(Saved data entries)

-- start --

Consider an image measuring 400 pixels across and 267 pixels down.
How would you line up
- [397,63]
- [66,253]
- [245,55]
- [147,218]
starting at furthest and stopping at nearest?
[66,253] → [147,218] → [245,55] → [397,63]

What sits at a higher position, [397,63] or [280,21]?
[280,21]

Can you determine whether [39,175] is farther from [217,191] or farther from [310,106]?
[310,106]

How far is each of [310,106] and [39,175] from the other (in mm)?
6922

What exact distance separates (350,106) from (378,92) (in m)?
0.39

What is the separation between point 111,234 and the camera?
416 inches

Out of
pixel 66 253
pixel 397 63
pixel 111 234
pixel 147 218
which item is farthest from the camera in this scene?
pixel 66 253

-- end --

Written instruction
Output all of the data again, exactly.

Expected answer
Consider an image measuring 400 pixels across and 267 pixels down.
How would you line up
- [397,63]
- [66,253]
- [245,55]
- [147,218]
starting at furthest and stopping at nearest?
[66,253] → [147,218] → [245,55] → [397,63]

What sits at a higher position, [397,63] or [280,21]?
[280,21]

Can you determine whether [39,175] is farther from [217,191] or farther from [310,106]?
[310,106]

How far is each of [310,106] and [39,175] from the other (in mm)?
6922

What exact distance separates (350,106) from (378,92) (in m)?
0.39

What is the separation between point 111,234 and the camera?
416 inches

Out of
pixel 66 253
pixel 397 63
pixel 111 234
pixel 147 218
which item is farthest from the camera in this scene?
pixel 66 253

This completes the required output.